» Arbeitsaufträge:
1) Drucken Sie aus dem Text über Eva Rothschild den Abschnitt ab, der mit „Rothschilds Arbeitsweise ist“ beginnt und sich bis einschließlich „Schweißens und Gießens.“ fortsetzt.
2) Welche Schlangen konnten die Beteiligten beim Fotoshooting im Kunstverein Hannover laut dem Text über Eva Rothschild wählen?

» Ausgewählter Auszug:
:::

Rothschild wurde bereits international gezeigt und gilt als bedeutende Vertreterin einer jungen Generation von Künstlerinnen und Künstlern, die sich skulptural mit dem klassischen Umgang von Abstraktion beschäftigen. Mittels Rückgriffen auf die minimalistische Formensprache der 1960er und 1970er Jahre und durch den Einsatz unterschiedlichster Materialien erzeugt Rothschild in ihren Skulpturen eine spannungsvolle Verbindung von Form und Material.

Die fragile und lineare Formensprache von Eva Rothschilds Skulpturen und Objekten überzeugt durch eine kompositorische Klarheit und Strenge, die den Eindruck dreidimensionaler Zeichnung im Raum entstehen lässt. Kontraste geometrischer und organischer bzw. abstrakter und figürlich anmutender Formen mit natürlichen und industriell gefertigten Materialien ergeben ein faszinierendes Zusammenspiel.

Rothschilds Arbeitsweise ist geprägt von einem stetigen Experimentieren mit neuen Formen, Materialien und Techniken, hierbei hat die Künstlerin eine Begeisterung für den Prozess rund um die Herstellung entwickelt. Sie verwendet unterschiedliche Materialkombinationen aus Leder, Papier, Plexiglas, Ton, Holz oder Metall und kombiniert auf diese Weise klassische Handwerkstechniken wie Weben und Töpfern mit typischen bildhauerischen Methoden des Schweißens und Gießens.

Kühler Stahl und Leder stehen sich beispielsweise in »Natural Beauty« (2009) gegenüber. Eine freistehende T-Form erscheint als architektonisches Raumelement; schwarze Lederseile und Tampen mit lose hängenden Enden schlängeln sich in einem netzartigen Gewebe geometrischer Polygone aus Aluminium.

Die Assoziation mit Schlangen wird in einem weiteren Ausstellungsraum figurativ bestätigt: In einer Serie mittelformatiger SW-Fotografien sind Personen aus Hannover porträtiert, die einzeln oder zu mehreren mit Schlange(n) posieren. Für die Serie »People with Snakes« (2011) hatte Eva Rothschild im Vorfeld der Ausstellung eigens ein Fotoshooting im Kunstverein Hannover initiiert, das den Beteiligten wahlweise einen Königspython, eine Kornnatter, Boa oder Milchschlange zur Seite stellte. Die in Anwesenheit von Rothschild entstandenen Fotografien changieren – verkörpert durch die Schlange als biblischem Symbol der Verführung und als Verkörperung von lautloser, schillernder Anmut – zwischen verführerischer Ästhetik und einem Gefühl von Gefahr und Unbehagen.

:::

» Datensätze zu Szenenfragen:
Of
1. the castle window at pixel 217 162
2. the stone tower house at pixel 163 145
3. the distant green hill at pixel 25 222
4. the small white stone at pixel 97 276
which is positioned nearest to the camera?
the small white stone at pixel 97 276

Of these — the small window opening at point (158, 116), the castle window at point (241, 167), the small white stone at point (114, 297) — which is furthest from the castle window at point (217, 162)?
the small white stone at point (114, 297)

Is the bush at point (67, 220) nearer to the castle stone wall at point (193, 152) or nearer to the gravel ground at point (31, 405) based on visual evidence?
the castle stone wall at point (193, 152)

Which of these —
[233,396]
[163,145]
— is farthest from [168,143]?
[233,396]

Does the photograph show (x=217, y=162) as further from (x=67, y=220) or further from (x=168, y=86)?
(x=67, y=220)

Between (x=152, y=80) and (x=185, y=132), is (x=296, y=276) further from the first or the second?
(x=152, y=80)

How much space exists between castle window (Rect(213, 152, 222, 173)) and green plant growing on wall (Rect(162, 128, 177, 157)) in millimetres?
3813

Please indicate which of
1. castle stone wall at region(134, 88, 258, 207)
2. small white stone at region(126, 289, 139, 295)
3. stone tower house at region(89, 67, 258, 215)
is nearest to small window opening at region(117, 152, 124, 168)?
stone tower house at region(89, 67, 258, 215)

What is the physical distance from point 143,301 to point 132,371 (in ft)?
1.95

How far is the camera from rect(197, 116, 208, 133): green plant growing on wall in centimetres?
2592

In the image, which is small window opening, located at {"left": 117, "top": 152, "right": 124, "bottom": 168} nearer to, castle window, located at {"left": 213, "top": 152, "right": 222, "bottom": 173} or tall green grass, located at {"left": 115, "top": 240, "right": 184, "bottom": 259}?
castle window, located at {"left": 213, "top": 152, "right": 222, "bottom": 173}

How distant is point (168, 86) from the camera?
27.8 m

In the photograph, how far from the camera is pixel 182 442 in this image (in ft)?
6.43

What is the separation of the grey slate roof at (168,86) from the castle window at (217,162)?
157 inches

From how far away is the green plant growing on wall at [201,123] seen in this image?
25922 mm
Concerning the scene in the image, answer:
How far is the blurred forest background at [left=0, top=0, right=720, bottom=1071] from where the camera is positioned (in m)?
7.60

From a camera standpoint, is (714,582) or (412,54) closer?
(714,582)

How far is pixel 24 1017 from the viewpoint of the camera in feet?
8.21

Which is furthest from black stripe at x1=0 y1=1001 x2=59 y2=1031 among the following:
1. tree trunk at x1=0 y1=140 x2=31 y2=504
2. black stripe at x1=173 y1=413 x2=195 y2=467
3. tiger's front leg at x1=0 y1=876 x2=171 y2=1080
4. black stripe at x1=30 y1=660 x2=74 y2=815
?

:::

» Lösungen:
1)
Rothschilds Arbeitsweise ist geprägt von einem stetigen Experimentieren mit neuen Formen, Materialien und Techniken, hierbei hat die Künstlerin eine Begeisterung für den Prozess rund um die Herstellung entwickelt. Sie verwendet unterschiedliche Materialkombinationen aus Leder, Papier, Plexiglas, Ton, Holz oder Metall und kombiniert auf diese Weise klassische Handwerkstechniken wie Weben und Töpfern mit typischen bildhauerischen Methoden des Schweißens und Gießens.

2) Einen Königspython, eine Kornnatter, eine Boa oder eine Milchschlange.